II – VISITES OFFICIELLES

 

Le maire se nommait Martin Fayolle, un cultivateur.

Guillaume entra dans sa ferme et demanda s’il était visible.

« Il vient de rentrer des champs, répondit une fille de basse-cour, mais je crois bien qu’on va se mettre à table. »

Déjà l’instituteur se retirait, après avoir dit son nom, sa qualité, lorsqu’un gros homme à la mine épanouie et rougeaude, aux cheveux rares vers le front, grisonnant sur les tempes, apparut tout à coup sur le seuil et lui cria :

« Entrez !… mais entrez donc, monsieur le maître… maître Guillaume, n’est-ce pas ?… J’étais avisé de votre venue, j’ai déjà eu connaissance de votre brave conduite vis-à-vis de la Simonne… Et jarni ! ça vaut bien une grillade arrosée d’un verre de bon vin… »

Puis, se retournant vers l’intérieur :

« Entends-tu, la Nanon ! maître Guillaume déjeune avec nous… Un troisième couvert… Remets saucisse et boudin sur la braise… descends à la cave et remonte-nous du meilleur ! »

Ces cordiales paroles ne s’étaient pas dites sans quelques rudes poignées de main.

En vain, Guillaume voulut décliner l’honneur de cette invitation à brûle-pourpoint.

Martin Fayolle ne comprenait pas les façons.

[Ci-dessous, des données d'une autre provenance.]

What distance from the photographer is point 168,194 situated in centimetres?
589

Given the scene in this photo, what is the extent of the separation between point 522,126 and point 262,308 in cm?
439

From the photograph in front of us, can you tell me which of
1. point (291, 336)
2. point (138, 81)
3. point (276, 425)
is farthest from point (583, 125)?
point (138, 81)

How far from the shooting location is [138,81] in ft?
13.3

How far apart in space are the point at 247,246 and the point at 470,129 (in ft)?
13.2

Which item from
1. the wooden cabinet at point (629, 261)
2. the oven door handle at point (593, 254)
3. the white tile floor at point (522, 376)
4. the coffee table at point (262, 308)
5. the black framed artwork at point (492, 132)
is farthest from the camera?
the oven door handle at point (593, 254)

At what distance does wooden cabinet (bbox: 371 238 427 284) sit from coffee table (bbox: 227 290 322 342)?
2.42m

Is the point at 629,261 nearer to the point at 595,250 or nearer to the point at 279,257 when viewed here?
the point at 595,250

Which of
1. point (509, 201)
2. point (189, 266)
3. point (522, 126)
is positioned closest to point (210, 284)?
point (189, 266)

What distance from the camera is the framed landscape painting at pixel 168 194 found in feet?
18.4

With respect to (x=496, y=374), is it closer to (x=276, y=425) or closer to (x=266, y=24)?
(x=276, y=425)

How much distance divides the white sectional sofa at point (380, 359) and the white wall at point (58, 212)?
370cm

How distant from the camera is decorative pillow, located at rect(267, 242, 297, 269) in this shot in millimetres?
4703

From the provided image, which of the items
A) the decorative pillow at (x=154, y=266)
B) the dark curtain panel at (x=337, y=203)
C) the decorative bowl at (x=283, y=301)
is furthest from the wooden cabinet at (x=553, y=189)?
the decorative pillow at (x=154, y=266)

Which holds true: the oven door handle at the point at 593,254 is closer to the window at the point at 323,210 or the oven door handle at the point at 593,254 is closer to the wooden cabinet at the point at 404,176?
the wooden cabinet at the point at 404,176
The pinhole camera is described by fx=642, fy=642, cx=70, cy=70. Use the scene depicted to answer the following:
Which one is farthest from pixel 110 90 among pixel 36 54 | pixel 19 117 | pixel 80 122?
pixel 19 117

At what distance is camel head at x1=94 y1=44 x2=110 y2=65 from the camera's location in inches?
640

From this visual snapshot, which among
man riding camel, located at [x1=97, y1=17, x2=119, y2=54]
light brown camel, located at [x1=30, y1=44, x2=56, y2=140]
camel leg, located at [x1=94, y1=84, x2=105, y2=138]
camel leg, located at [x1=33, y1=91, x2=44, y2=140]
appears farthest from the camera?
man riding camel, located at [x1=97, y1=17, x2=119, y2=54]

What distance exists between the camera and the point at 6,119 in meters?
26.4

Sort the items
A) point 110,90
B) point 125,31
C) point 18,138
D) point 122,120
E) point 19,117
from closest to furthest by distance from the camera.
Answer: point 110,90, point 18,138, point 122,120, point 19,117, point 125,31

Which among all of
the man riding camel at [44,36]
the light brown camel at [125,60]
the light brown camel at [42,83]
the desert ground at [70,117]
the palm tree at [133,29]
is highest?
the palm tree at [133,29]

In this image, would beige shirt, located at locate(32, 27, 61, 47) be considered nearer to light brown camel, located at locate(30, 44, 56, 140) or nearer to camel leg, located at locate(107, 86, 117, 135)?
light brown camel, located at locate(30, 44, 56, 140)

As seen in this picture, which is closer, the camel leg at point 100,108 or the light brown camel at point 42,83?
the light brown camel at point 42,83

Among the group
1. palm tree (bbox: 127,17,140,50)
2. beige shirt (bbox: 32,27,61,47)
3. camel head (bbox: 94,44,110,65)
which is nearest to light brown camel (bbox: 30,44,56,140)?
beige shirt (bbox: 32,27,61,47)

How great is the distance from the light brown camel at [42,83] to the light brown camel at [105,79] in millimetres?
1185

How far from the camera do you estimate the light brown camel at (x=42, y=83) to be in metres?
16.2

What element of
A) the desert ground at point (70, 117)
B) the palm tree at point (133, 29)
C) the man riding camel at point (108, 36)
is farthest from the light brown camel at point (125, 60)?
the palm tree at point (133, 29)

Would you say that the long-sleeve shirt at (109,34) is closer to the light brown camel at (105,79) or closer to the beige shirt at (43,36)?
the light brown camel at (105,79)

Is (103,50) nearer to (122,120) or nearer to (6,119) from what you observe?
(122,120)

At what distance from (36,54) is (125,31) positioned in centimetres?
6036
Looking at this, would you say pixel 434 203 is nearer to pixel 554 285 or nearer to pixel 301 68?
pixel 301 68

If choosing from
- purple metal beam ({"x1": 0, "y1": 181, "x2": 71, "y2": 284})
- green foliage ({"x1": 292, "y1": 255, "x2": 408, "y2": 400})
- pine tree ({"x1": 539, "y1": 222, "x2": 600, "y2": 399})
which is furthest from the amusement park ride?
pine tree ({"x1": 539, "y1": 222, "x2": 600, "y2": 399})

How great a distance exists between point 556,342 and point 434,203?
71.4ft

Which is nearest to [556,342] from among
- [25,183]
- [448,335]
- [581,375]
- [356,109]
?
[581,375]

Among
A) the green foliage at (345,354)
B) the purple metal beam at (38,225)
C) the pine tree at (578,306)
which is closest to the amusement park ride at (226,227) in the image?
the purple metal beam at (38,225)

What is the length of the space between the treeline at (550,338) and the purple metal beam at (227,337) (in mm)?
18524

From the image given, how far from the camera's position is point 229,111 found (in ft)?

Poussant l’instituteur par les deux épaules, il le fit entrer, il le fit asseoir.

Déjà la Nanon disparaissait, après avoir mis le troisième couvert.

Ce couvert, ainsi que celui qui lui faisait face et devant lequel s’attablait l’amphitryon campagnard, se composait d’une serviette grossière, d’un verre des plus communs, d’une fourchette en fer battu. Mais au beau milieu de la table, à la place d’honneur, fine toile dans un rond brodé de perles, joli couteau à manche de nacre, timbale et couvert d’argent.

« C’est probablement pour la maîtresse de la maison ? pensa Guillaume.

– Faisons connaissance, dit M. le maire. Je ne suis pas un méchant homme, vous verrez ! Guère d’éducation… mais un peu de bon sens… beaucoup de bonne volonté. Quand une chose me semble juste, il faut que ça soit, voilà tout !… On vous insinuera peut-être que Martin Fayolle est un vaniteux, un tyran, un richard… Rabattez-en de moitié, sinon des trois quarts. Le fait est qu’ayant eu dans ma vie un grand chagrin, pour m’étourdir j’ai travaillé, j’ai gagné… »

En ce moment, la Nanon rentra.

C’était une femme jeune encore, un peu rousse, l’œil voilé, la figure énergique et sombre. Bien qu’habillée en paysanne, elle avait un tel air d’aisance et de commandement que Guillaume crut voir en elle la femme du maire.

« Madame Fayolle ?… demanda-t-il en se levant pour lui rendre honneur.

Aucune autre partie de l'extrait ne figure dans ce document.